* BEGIN Data in this exercise *
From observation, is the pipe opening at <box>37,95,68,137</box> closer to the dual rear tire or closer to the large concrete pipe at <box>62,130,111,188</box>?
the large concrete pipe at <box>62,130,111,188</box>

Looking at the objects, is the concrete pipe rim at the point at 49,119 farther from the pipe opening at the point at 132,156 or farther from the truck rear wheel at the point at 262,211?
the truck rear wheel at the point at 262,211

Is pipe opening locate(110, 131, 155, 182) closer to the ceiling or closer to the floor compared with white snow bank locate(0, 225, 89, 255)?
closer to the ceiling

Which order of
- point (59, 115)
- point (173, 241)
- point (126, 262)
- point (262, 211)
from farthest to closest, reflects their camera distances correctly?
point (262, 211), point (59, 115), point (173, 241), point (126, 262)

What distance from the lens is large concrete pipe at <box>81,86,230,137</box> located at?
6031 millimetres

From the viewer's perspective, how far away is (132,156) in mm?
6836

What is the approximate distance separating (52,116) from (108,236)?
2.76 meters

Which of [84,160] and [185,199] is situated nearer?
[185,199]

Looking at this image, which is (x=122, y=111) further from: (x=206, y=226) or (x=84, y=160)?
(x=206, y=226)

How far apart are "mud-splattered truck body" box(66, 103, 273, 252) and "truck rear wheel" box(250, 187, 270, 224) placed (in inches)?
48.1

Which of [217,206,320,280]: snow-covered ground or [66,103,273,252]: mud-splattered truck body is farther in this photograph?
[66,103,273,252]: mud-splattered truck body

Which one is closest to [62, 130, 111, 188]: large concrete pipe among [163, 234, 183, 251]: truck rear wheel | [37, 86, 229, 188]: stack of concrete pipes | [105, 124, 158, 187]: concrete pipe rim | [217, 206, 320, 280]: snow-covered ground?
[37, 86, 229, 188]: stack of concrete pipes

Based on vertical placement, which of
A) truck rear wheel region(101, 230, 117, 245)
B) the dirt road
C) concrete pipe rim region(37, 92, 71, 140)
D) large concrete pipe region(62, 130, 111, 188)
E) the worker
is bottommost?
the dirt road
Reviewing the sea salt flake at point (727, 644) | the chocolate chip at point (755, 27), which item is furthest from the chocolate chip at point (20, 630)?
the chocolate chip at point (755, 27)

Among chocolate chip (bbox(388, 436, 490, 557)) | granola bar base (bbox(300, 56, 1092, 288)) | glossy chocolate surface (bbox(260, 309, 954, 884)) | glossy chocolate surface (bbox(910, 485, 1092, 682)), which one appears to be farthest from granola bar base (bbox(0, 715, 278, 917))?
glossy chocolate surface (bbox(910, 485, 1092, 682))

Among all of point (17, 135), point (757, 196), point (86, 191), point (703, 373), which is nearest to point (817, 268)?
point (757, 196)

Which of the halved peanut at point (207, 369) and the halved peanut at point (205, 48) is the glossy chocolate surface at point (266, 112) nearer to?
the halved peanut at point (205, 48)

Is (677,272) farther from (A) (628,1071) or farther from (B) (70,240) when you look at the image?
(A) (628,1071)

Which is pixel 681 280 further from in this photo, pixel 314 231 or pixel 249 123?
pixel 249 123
* END Data in this exercise *
Instruction: Can you render everything from the row containing "Among chocolate chip" down to the end of the rows as a two-column CSV, with one line for each row under the headers text and answer? Put each value in a single quoted field and turn any line breaks into spaces.

Solved problem:
text,answer
"Among chocolate chip (bbox(388, 436, 490, 557)) | granola bar base (bbox(300, 56, 1092, 288)) | glossy chocolate surface (bbox(260, 309, 954, 884)) | glossy chocolate surface (bbox(910, 485, 1092, 682)), which one appears to be farthest from granola bar base (bbox(0, 715, 278, 917))?","glossy chocolate surface (bbox(910, 485, 1092, 682))"
"Among all of point (17, 135), point (757, 196), point (86, 191), point (703, 373), which is nearest to point (817, 268)?","point (757, 196)"
"Which of the halved peanut at point (207, 369) and the halved peanut at point (205, 48) is the glossy chocolate surface at point (266, 112) nearer to?","the halved peanut at point (205, 48)"
"Is (677,272) farther from (A) (628,1071) or farther from (B) (70,240) when you look at the image?","(A) (628,1071)"
"Which is pixel 681 280 further from in this photo, pixel 314 231 or pixel 249 123?","pixel 249 123"